Tudo isso confirma o que já escrevemos antes: a moeda tem um valor que não cai do céu mas que é explicado por Marx (O Capital). Os resultados da guerra do Iraque, com o não retorno do valor investido, leva a queda do valor do dólar. O que foi tomado como previsão de pagamento futuro (os empréstimos) tem que ser pagos. E não conseguem ser pagos. Aumentam as falências pessoais (uma figura jurídica que praticamente não existe aqui no Brasil) em 40%! As casas são devolvidas e aparecem notícias de bairros inteiros que viram "fantasmas" em virtude de seus moradores serem despejados por falta de pagamento. A crise chegou?
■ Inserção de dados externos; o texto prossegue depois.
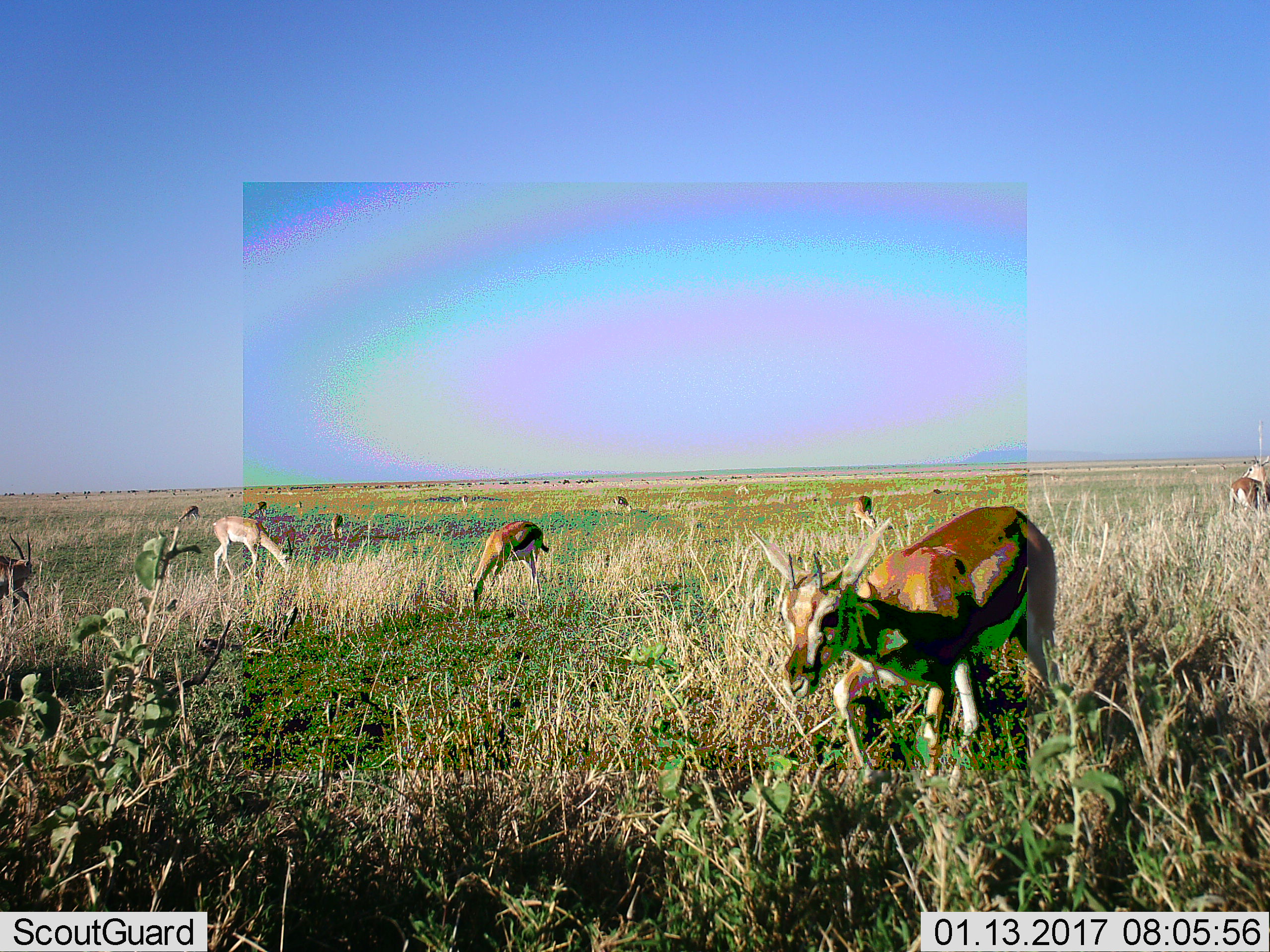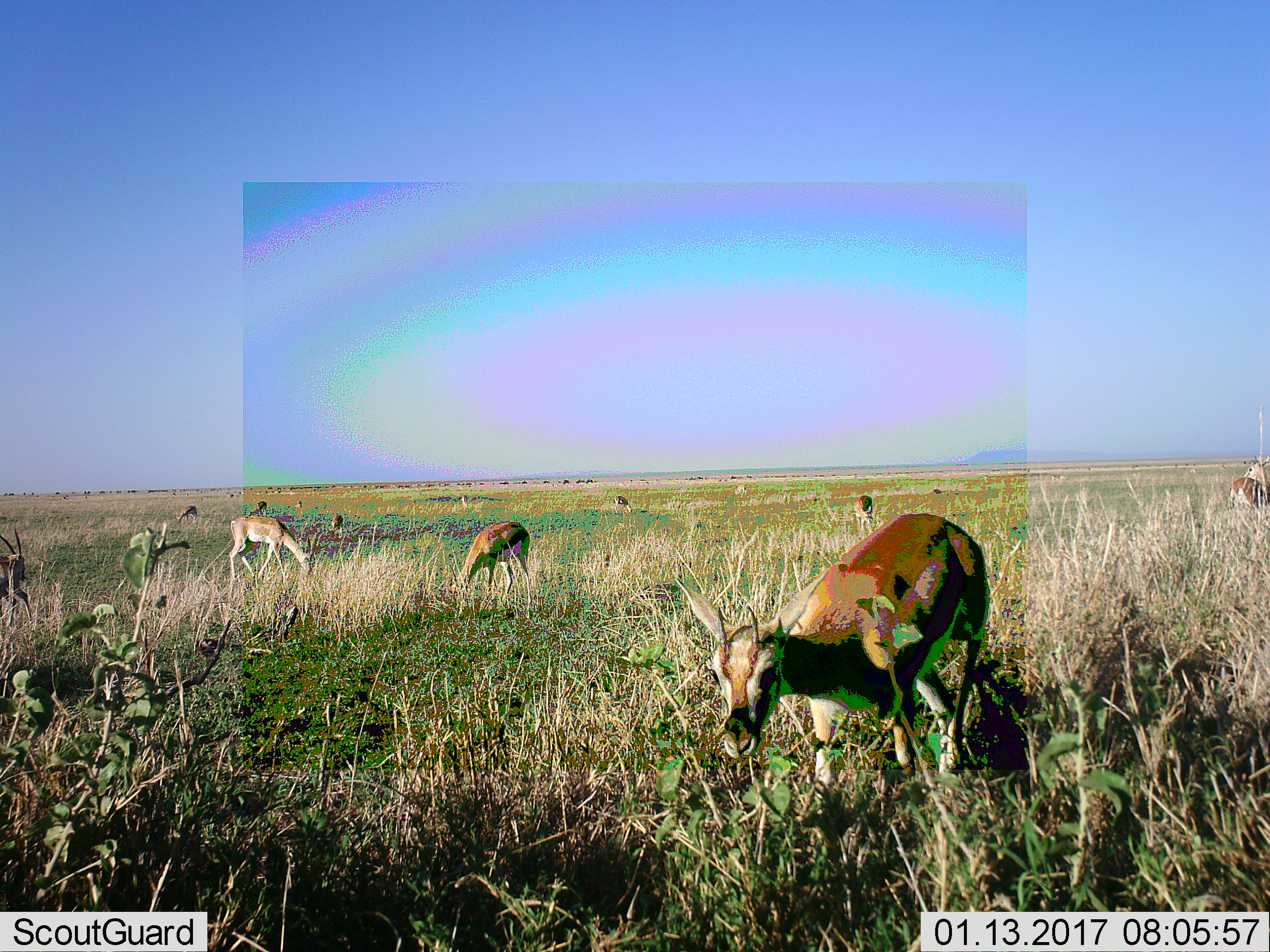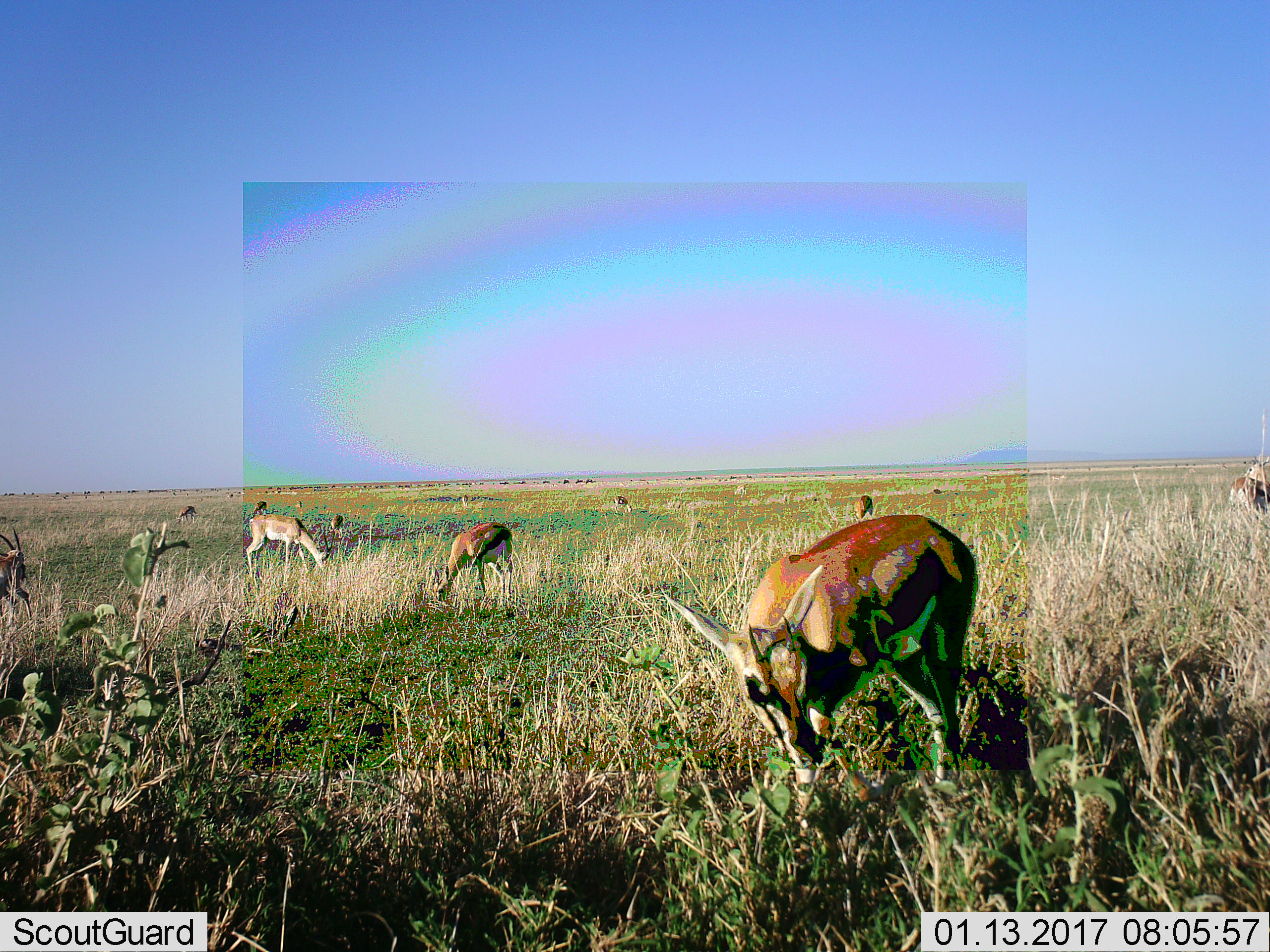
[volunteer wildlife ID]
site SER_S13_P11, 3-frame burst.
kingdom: Animalia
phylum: Chordata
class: Mammalia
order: Artiodactyla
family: Bovidae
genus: Eudorcas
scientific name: Eudorcas thomsonii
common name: thomson's gazelle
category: gazellethomsons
Gazellethomsons (thomson's gazelle) (Eudorcas thomsonii), count 7. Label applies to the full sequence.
Não, ela não chegou e todas as medidas que se tomam pelo imperialismo são uma tentativa desesperada de impedir a sua chegada. Mas tal qual aquele motorista que "sente" o carro deslizando em um asfalto cheio de óleo e sabe que não pode pisar no freio que ele vai deslizar mais, cada medida é uma "pisada no freio" que leva a mais deslizamentos rumo a crise.

Os preços das matérias primas, bruta ou semi-industrializadas, dos produtos agrícolas, sobem. As reservas internacionais do Brasil chegam a 180 bilhões de dólares (mais que o Pais deve de dívida externa), aplicados em títulos dos EUA (o Brasil se tornou o 4º maior pais com investimentos em títulos americanos, atrás da Inglaterra, China e Japão)

Os maiores compradors da dívida norte-americana não estão mais tão disponíveis a serem credores do que costumavam. De acordo com informações do Departamento do Tesouro, os cinco maiores credores dos EUA (Japão, China, Reino Unido, grandes petroleiras e Brasil) eram donos de um total de 1,224 trilhões de dólares em agosto de 2006 e 1,459 trilhões em agosto de 2007. Este é um aumento de 235 bilhões. Neste período de um ano, as únicas grandes compras vieram do Reino Unido (189,4 bilhões) e do Brasil (63,6 bilhões). A China aumentou seu investimento em apenas 13 bilhões e o Japão vendeu papéis no valor de 37,9 bilhões. Em outras palavras, os bancos centrais asiáticos – que costumavam ser compradores contumazes de dívida norte-americana – simplesmente não estão mais interessados.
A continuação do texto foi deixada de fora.